El sociólogo François Dubet analiza en Lo que nos une (Siglo Veintiuno, 2017) las condiciones para una mejor convivencia a partir de un reconocimiento positivo de la diferencia. Esto, en un país enfrentado a una constante discriminación de las minorías, no resulta nada sencillo. De hecho, al cabo de un estudio cuantitativo, Dubet encuentra que las raíces del odio se vuelven aún más intolerables cuando el otro se siente o aparece como “un igual”: lo que se experimenta allí es una fuerte negación, por la que se le impide al otro el mérito de parecerse a nosotros. El reconocimiento de las minorías interpela de hecho la representación que la mayoría tiene de sí, es decir, su identidad.

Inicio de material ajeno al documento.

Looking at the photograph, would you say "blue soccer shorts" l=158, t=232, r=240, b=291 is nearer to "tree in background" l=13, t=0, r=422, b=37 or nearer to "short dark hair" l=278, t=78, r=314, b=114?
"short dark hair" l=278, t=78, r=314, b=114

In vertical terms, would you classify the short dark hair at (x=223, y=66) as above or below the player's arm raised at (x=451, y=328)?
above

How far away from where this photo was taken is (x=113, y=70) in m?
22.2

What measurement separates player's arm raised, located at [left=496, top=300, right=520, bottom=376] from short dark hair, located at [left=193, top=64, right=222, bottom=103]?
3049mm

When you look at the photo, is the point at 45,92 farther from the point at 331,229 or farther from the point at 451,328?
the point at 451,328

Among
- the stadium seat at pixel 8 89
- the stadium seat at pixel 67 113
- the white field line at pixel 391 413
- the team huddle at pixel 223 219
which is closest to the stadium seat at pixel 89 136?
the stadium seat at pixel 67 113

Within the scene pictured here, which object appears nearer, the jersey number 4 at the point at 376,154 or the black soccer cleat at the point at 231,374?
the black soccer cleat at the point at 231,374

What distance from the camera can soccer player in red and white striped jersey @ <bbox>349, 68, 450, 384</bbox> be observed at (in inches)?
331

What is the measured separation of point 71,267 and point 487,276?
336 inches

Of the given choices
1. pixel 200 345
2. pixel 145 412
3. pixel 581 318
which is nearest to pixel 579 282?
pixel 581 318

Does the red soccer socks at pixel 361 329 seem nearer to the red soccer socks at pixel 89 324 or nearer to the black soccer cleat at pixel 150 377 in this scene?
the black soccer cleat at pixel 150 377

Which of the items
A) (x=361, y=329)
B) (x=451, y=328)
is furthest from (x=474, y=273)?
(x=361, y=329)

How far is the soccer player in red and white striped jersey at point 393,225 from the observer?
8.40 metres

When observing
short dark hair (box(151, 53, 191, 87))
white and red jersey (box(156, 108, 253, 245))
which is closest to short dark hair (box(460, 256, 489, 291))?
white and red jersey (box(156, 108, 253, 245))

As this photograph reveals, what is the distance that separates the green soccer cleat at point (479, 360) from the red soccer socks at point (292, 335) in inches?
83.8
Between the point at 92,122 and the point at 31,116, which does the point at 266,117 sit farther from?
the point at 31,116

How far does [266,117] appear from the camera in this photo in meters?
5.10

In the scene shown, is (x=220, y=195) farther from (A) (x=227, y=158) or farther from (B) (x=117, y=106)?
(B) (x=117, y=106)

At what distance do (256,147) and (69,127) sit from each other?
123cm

No obstante, Dubet pudo comprobar que la discriminación proviene de ciertos prejuicios hostiles hacia ciertos grupos: personas que son percibidas como “diferentes”, inferiores, no confiables, o fuente de problemas. “Darían una mala imagen de la empresa o el barrio, los demás no querrían juntarse con ellos, sería peligroso contratarlos o vivir cerca de ellos: Yo no soy racista, pero los demás sí”, afirma uno de los consultados. (P. 21) La mayoría de los encuestados por Dubet, al igual que ocurre aquí, niegan ser discriminadores, y ante la verdad de los hechos no les queda más camino que admitirlos con alguna sorpresa, o bien justificarlos como “un accidente”. Después de todo, dirán, “sólo queremos vivir tranquilos”. Como las mamus que celebraron la expulsión del niño “diferente” como si fuera el gol que la Selección no consigue.
En el excelente ensayo La indiferencia como práctica política (Socompa, julio 7), Martín Kohan expone con claridad los resortes del odio que implementa actualmente esta gestión: “La indiferencia (…) sirve también para comprender a qué se debe tanta disposición inicial al diálogo, tanta apertura al que piensa distinto, tanto ejercicio de tolerancia: qué fácil es dejar que el otro hable, cuando lo que pueda llegar a decir no importará en lo más mínimo.”
Es así. El problema comienza cuando lo que el Otro dice, hace y reclama, se escucha, se torna evidente, perturba “mi individualidad”. Mis impuestos. Entonces, hay que exterminarlo. El ángel caído no duda: mano dura. Con amor.